▶ **PROBLEM STATEMENT**
Without the pictures, give the entries below again exactly as written.

Short descriptive text snippets:

►

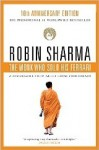 Monk Who Sold His Ferrari: A Remarkable Story About Living Your Dreams - Robin S. Sharma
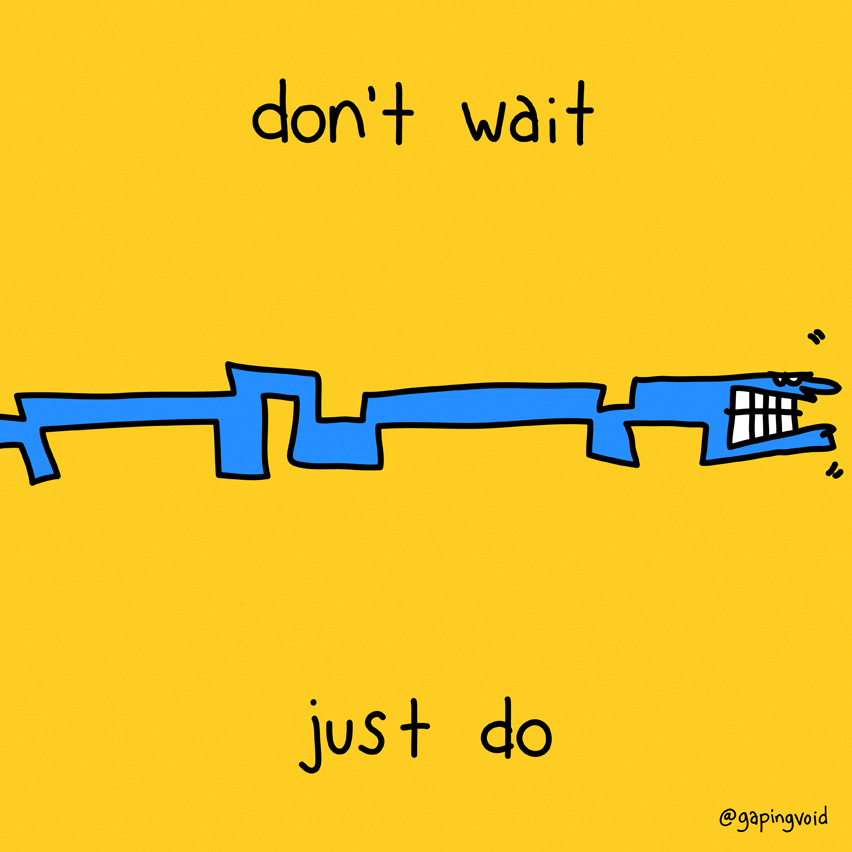 don't wait, just do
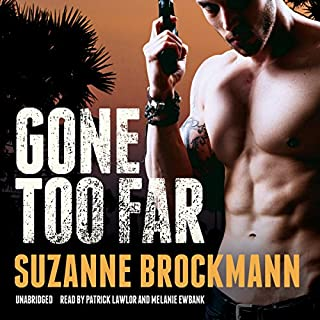 Gone Too Far     The Troubleshooters, Book 6              By:                                                                                                                                 Suzanne Brockmann                               Narrated by:                                                                                                                                 Patrick Lawlor,                                                                                        Melanie Ewbank                      Length: 18 hrs and 41 mins     2 ratings     Overall 5.0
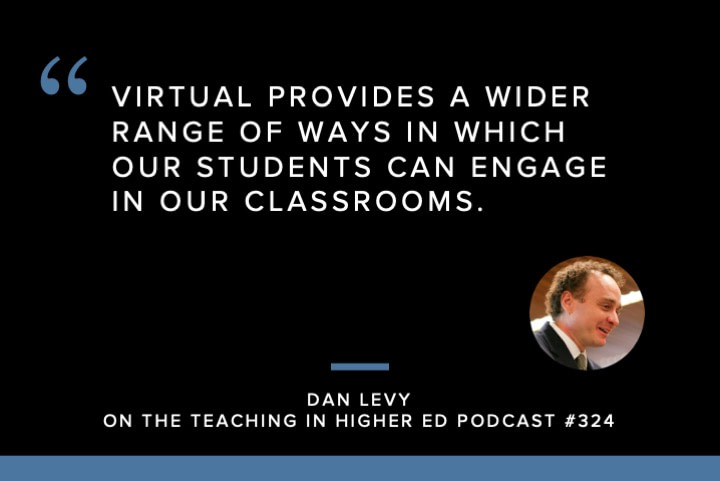 Virtual provides a wider range of ways in which our students can engage in our classrooms.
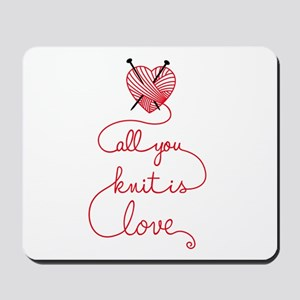 All you knit is love Mousepad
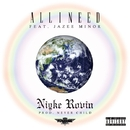 All I Need feat. JAZEE MINOR/Niyke Rovin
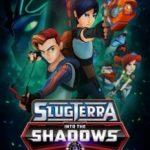 Слагтерра: Вглиб тіней / Slugterra: Into the Shadows (2016)
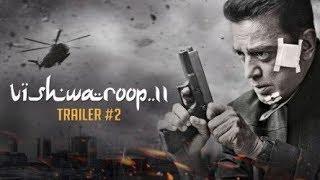 Vishwaroop 2 | Official Trailer 2 | Kamal Haasan| August 10, 2018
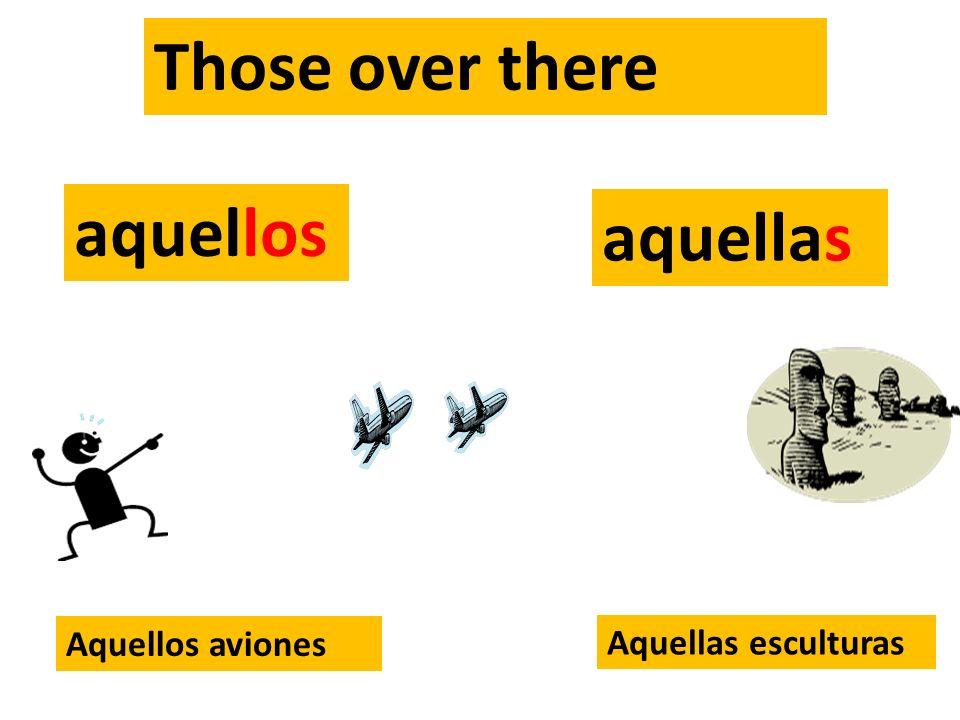 Those over there aquellos aquellas Aquellos aviones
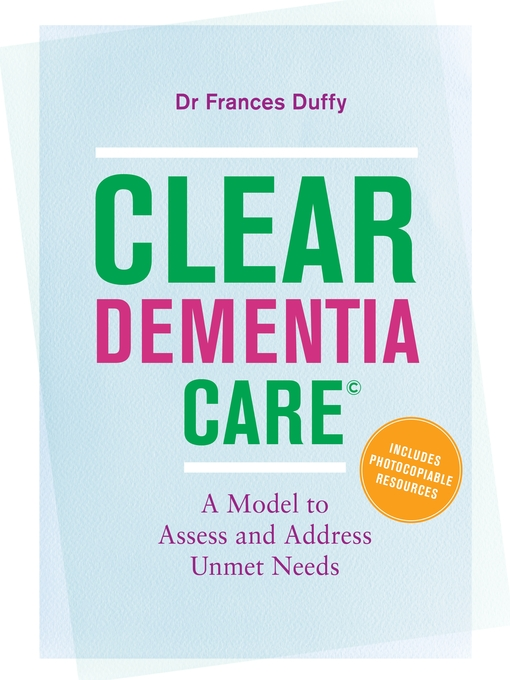 Title details for CLEAR Dementia Care© by Frances Duffy - Available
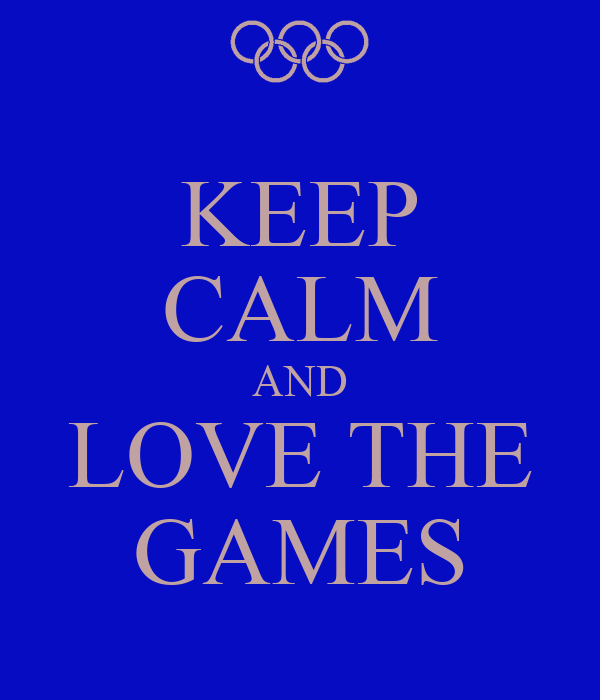 KEEP CALM AND LOVE THE GAMES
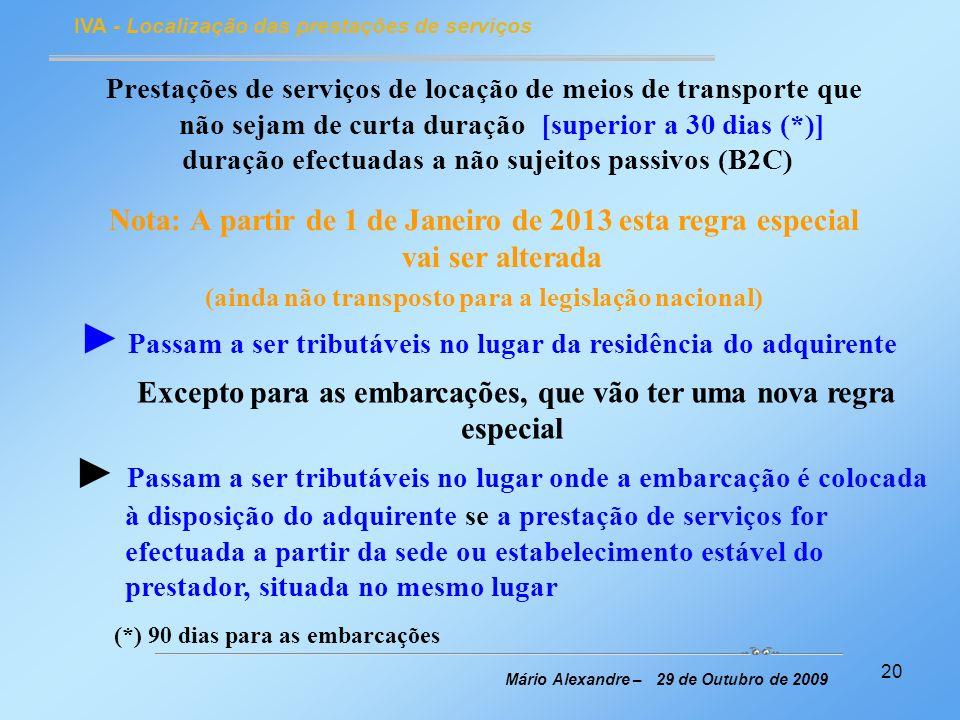 20 IVA - Localização das prestações de serviços Mário Alexandre – 29 de Outubro de 2009 Prestações de serviços de locação de meios de transporte que n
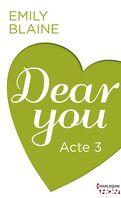 Dear You, Acte 3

◄

▶ **RESULT OF THE EXERCISE**
 Monk Who Sold His Ferrari: A Remarkable Story About Living Your Dreams - Robin S. Sharma
 don't wait, just do
 Gone Too Far     The Troubleshooters, Book 6              By:                                                                                                                                 Suzanne Brockmann                               Narrated by:                                                                                                                                 Patrick Lawlor,                                                                                        Melanie Ewbank                      Length: 18 hrs and 41 mins     2 ratings     Overall 5.0
 Virtual provides a wider range of ways in which our students can engage in our classrooms.
 All you knit is love Mousepad
 All I Need feat. JAZEE MINOR/Niyke Rovin
 Слагтерра: Вглиб тіней / Slugterra: Into the Shadows (2016)
 Vishwaroop 2 | Official Trailer 2 | Kamal Haasan| August 10, 2018
 Those over there aquellos aquellas Aquellos aviones
 Title details for CLEAR Dementia Care© by Frances Duffy - Available
 KEEP CALM AND LOVE THE GAMES
 20 IVA - Localização das prestações de serviços Mário Alexandre – 29 de Outubro de 2009 Prestações de serviços de locação de meios de transporte que n
 Dear You, Acte 3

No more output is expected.